# THE PROBLEM:
In the outsourcing checklist below, who keeps the ultimate responsibility for the program, project, or service?

## START EXTRACT

The following questions should be asked in reaching a decision about outsourcing a management function:
Will decisions or tasks related to the function have extraordinary/critical results for the success of the project?
Is the management function one that requires significant fiduciary responsibility that can have an impact on the progress of the project if it is mismanaged?
If outsourced, will the management function bind the agency to either a monetary commitment or a contract without protecting the public interest?
Will decisions and tasks related to the function have effects beyond the scope of the project (e.g., environmental, public safety, or national security effects)?
Will decisions and tasks related to the function infringe on mandates by government or requirements by law?
If outsourced, will the management function place unjustified and uncontrollable authority in the hands of one private provider over another?
If outsourced, will the management function require the external organization to make the service delivery sufficiently proprietary to the point that the agency would be committed solely to that organization for future services?
Although an affirmative answer to any one of these questions may not preclude a decision to outsource, each question represents an opportunity for the agency to retain or relinquish control of a critical management function. Because the ultimate responsibility for the program, project, or service remains with the agency, affirmative responses should be carefully and individually considered.

## END EXTRACT
## START GIVEN INFORMATION

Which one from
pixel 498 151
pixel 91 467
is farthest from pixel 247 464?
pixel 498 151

## END GIVEN INFORMATION

# TASK ANSWER:
The agency keeps the ultimate responsibility for the program, project, or service.